A diez días de la segunda vuelta presidencial del 21 de junio, el debate electoral ha sido secuestrado por el escándalo de la semana. Pero hay una pregunta que los colombianos merecen que tanto Abelardo de la Espriella como Iván Cepeda respondan con claridad y con cifras: ¿cómo van a recuperar los 60.000 millones de dólares que la violencia le roba al país cada año?
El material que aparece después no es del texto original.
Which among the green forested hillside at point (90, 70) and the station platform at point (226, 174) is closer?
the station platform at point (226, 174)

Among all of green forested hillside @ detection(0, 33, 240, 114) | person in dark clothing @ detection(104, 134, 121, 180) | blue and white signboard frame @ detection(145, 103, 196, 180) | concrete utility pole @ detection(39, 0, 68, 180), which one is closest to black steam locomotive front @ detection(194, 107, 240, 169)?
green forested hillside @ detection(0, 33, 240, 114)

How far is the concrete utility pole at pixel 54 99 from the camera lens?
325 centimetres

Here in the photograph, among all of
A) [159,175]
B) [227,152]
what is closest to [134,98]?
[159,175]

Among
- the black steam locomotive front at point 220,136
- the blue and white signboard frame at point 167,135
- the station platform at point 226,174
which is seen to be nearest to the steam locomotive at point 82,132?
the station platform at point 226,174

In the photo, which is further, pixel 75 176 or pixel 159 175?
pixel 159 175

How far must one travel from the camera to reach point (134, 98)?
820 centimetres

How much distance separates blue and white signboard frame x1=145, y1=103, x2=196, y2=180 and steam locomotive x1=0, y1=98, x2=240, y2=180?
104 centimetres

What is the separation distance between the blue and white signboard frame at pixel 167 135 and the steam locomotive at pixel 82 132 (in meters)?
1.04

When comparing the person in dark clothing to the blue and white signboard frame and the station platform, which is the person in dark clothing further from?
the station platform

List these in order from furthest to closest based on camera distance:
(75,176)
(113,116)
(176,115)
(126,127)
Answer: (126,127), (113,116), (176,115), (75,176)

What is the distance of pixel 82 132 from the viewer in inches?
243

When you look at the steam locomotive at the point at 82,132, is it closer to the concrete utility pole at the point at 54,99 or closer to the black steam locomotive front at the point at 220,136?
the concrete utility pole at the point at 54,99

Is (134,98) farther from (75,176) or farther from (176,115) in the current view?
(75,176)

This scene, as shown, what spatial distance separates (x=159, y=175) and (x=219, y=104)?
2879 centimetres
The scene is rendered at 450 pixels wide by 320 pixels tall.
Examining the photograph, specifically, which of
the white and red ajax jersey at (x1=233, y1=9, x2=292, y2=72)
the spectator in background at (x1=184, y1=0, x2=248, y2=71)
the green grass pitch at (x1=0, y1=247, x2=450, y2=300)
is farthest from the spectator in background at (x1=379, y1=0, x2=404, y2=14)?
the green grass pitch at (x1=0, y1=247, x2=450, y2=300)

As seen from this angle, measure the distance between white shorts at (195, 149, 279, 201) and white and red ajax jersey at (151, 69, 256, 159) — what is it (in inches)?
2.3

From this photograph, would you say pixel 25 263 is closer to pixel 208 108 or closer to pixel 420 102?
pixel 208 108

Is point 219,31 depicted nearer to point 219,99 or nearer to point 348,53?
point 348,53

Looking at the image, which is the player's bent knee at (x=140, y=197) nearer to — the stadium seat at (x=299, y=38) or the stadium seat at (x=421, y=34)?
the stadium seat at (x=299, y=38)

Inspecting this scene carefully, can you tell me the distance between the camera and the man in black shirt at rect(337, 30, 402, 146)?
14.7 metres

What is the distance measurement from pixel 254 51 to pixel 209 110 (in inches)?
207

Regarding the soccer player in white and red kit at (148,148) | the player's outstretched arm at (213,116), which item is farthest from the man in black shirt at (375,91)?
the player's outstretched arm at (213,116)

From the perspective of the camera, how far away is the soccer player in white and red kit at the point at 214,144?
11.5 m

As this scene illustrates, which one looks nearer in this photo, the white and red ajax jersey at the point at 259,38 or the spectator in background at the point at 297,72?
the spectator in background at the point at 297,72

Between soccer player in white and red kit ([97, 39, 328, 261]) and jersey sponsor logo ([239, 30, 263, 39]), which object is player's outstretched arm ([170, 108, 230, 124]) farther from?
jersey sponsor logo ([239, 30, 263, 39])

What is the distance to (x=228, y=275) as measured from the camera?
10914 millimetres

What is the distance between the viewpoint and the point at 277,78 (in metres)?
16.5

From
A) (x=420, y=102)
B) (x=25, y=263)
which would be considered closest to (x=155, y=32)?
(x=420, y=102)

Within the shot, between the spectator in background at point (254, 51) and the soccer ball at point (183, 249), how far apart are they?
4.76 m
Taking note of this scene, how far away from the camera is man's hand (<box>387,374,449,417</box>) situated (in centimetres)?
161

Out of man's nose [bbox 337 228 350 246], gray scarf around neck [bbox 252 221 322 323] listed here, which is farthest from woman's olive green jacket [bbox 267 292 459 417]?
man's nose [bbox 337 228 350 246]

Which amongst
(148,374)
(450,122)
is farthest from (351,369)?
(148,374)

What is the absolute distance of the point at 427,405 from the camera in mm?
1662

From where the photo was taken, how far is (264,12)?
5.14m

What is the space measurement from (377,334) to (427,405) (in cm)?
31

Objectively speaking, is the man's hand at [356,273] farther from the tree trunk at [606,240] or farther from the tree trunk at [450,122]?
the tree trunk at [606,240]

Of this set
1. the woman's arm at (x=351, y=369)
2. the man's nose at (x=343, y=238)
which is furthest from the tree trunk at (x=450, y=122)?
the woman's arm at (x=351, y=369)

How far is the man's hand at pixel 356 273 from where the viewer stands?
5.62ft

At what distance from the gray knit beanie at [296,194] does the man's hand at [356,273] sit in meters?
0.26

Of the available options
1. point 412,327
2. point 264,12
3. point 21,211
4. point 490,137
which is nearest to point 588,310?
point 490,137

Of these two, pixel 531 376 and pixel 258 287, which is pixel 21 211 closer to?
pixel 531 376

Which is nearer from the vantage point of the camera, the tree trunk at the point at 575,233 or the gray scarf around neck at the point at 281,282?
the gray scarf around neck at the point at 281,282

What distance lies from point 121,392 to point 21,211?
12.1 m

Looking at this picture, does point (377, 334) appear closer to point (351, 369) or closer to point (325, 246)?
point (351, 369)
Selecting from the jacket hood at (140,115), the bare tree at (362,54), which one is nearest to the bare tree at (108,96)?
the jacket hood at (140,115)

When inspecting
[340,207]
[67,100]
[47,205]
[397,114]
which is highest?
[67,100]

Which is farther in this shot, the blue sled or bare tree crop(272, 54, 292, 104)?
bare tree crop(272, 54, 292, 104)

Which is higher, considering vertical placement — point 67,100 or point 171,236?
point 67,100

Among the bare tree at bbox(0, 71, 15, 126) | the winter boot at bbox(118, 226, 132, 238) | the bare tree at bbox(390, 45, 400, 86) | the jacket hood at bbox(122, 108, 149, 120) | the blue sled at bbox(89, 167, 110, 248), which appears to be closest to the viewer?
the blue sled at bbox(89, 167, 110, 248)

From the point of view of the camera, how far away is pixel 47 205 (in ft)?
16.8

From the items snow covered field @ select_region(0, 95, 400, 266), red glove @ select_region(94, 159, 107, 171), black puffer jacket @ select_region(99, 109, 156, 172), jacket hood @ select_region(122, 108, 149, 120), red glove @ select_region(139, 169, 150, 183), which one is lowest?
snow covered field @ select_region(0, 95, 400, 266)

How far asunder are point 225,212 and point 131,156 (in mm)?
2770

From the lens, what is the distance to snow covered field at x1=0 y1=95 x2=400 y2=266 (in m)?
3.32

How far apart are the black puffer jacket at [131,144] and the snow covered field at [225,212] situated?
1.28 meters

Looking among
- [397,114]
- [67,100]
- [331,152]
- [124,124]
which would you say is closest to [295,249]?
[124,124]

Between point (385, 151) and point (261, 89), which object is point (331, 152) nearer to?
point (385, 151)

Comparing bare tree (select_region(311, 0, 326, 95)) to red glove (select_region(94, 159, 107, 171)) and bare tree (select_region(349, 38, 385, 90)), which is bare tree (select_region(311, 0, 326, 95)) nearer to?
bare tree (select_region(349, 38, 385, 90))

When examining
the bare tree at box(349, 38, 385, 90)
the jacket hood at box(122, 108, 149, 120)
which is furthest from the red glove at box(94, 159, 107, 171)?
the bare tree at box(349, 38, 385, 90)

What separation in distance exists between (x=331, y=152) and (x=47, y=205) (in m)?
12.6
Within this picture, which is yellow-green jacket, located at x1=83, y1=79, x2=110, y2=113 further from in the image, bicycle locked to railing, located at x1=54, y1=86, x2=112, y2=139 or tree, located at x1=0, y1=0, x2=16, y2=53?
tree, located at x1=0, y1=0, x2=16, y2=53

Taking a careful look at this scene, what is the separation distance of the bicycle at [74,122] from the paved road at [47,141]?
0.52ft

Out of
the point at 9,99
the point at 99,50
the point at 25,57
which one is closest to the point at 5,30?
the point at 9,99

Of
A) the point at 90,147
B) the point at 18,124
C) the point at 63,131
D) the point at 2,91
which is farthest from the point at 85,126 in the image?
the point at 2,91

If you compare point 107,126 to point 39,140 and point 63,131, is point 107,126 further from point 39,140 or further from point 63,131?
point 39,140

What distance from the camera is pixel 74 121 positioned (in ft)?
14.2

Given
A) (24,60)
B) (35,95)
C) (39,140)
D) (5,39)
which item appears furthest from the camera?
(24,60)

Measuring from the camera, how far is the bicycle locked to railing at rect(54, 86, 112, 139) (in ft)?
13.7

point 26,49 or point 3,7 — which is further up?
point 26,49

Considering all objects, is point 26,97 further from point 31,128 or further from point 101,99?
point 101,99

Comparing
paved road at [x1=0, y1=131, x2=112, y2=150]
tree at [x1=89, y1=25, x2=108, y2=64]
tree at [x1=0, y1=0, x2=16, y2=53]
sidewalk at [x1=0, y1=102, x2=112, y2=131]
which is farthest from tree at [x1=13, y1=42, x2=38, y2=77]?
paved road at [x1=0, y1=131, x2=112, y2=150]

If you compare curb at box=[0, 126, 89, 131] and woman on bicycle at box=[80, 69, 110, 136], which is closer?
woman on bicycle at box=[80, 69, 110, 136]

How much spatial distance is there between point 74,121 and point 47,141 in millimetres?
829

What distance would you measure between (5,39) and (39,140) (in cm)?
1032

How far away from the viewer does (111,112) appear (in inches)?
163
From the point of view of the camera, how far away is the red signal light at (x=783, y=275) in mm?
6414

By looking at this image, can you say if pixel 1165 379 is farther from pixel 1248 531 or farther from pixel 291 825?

No basta con decir «seguridad» o «diálogo». El país necesita saber qué pasará con los grupos armados que no cumplan los acuerdos, quién financiará el fortalecimiento de la Fuerza Pública en las regiones olvidadas, cómo se blindará la inversión privada en zonas de conflicto, y qué señales concretas se enviarán a los mercados internacionales de que Colombia está recuperando el control de su territorio.

La seguridad no es un tema más en la agenda. Es el prerequisito de todos los demás. Sin ella, la promesa de crecimiento económico es una ilusión. Sin ella, la equidad social es un horizonte que siempre retrocede. Sin ella, la libertad —esa palabra que los políticos invocan tanto y practican tan poco— no existe para el colombiano que vive bajo la sombra de un fusil ajeno.

El país que podríamos ser

Colombia tiene costas en dos océanos, biodiversidad sin par, una población joven y emprendedora, recursos naturales, vocación agrícola y un empresariado que ha demostrado resiliencia ante adversidades que habrían quebrado a economías más frágiles. Las condiciones para ser un país próspero están. Lo que falta —lo que ha faltado durante décadas y lo que el gobierno que termina agravó— es el orden mínimo que permite que esas condiciones se conviertan en bienestar.

Ese 15,2% del PIB no es una condena permanente. Es el costo de no haber tomado las decisiones correctas. Y es, también, la oportunidad más grande que tiene el próximo gobierno: si Colombia logra recuperar la seguridad, no como obsesión punitiva sino como condición para la libertad y el desarrollo, el crecimiento puede ser extraordinario.

Mientras tanto, el país seguirá pagando la factura más cara y más injusta de todas: la de una violencia que nos roba el futuro en silencio, mientras la clase política discute quién tiene el poder de suspender a quién.